Provided passage →
+===+

The theory was more widely believed in the past than it is now. It still has some adherents in the scientific community, but according to the most up-to-date science, neither the ‘Big Crunch’ nor the ‘Big Bounce’ theories are true. We won’t collapse back, and we won’t bounce – we will instead wind down slowly. Entropy, rather than rebirth, wins the day.
Are we sure? The answer depends on how heavy the universe is, since gravity is the force that will draw the cosmos’s matter back into a new singularity. If the mass of the whole universe is dense enough, there will be enough gravity to slow our expansion and eventually reverse it. But the most current science suggests that the mass of the universe is below that threshold, and that it will not have enough gravitational attraction to fall back in on itself.*
Nevertheless, it is the idea of escape and rebirth that science fiction tends to cleave to. ‘Eucatastrophe’ is a term invented by J. R. R. Tolkien to describe the sorts of stories he himself wrote, in The Lord of the Rings for instance. The ‘eu’ in ‘eucatastrophe’ means good, and Tolkien was talking about those sorts of stories in which things seem bad until they swerve towards good at the last moment. Consider those tales where events get worse and worse until we reach a point where the whole situation appears hopeless. In tragedy, that is where the story ends and we leave the theatre or close the book sadder but wiser. But the last hundred years or so have proved allergic to tragedy, and we are nowadays much more interested in eucatastrophe – in the final twist in which evil is defeated in the nick of time, when the giant asteroid plummeting towards Earth is averted at the very last moment. Eucatastrophe is when the storyteller makes a happy ending out of a doomy situation, just as a conjurer pulls a rabbit from a top hat. We saw this with the religious and mythological apocalypses of the previous chapters. The world ends in fire or via enormous human suffering and death, and then – miraculously – a new world appears, clean and bright.
The truth is that although science fiction likes to pride itself on the ‘science’ part of its name, it is more informed by religious thinking than it cares to admit. The ends of the world in science fiction, after all, are generally religious apocalypses in a pseudo-scientific overcoat and hat, taking us through suffering in order to emerge somewhere new. This is a book about the representations of the end of the world, but in actual fact it is hardly ever represented.
Entropy is a real-life phenomenon, but naturally enough we tend to want to cling to our stories of more optimistic ‘endings’ even in the face of scientific evidence. It’s striking how few writers have followed Wells and Byron down the pessimistic route of the eternal freeze, even as the scientific discoveries piled up.
A few years before Byron’s ‘Darkness’, the scientist-poet Erasmus Darwin (grandfather of Charles Darwin) published an epic poem called The Botanic Garden that also turned a clear eye on the likely end of things. Its apprehension of the end of the cosmos is no jollier than Byron’s:
Flowers of the sky! ye too to age must yield,
Frail as your silken sisters of the field!
Star after star from heaven’s high arch shall rush,
Suns sink on suns, and systems systems crush,
Headlong, extinct, to one dark centre fall,
And death and night and chaos mingle all!*
However, Darwin was no Byron. He worked for the betterment of humanity and was a firm believer in God; he tempers the gloominess of this vision with some more hopeful lines:
Till o’er the wreck, emerging from the storm,
Immortal Nature lifts her changeful form,
Mounts from her funeral pyre on wings of flame,
And soars and shines, another and the same.

+===+

What to work on →
A. Answer these from the passage on the end of the universe:
(i) What does the answer to whether the universe will collapse back depend on?
(ii) Who invented the term "eucatastrophe"?
(iii) What is the title of the epic poem that Erasmus Darwin published?
B. Output a verbatim copy of the passage on the end of the universe, starting at the words "The truth is" and stopping after the words "hardly ever represented.".

Data items
+===+

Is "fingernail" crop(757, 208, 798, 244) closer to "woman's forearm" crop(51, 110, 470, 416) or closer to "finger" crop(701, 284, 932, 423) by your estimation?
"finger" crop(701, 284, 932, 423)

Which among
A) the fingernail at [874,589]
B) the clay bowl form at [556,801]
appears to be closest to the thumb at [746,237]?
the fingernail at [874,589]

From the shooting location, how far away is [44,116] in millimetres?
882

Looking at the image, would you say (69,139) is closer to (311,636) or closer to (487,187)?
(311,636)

+===+

Answers provided →
A.
(i) How heavy the universe is.
(ii) J. R. R. Tolkien.
(iii) The Botanic Garden.

B.
The truth is that although science fiction likes to pride itself on the ‘science’ part of its name, it is more informed by religious thinking than it cares to admit. The ends of the world in science fiction, after all, are generally religious apocalypses in a pseudo-scientific overcoat and hat, taking us through suffering in order to emerge somewhere new. This is a book about the representations of the end of the world, but in actual fact it is hardly ever represented.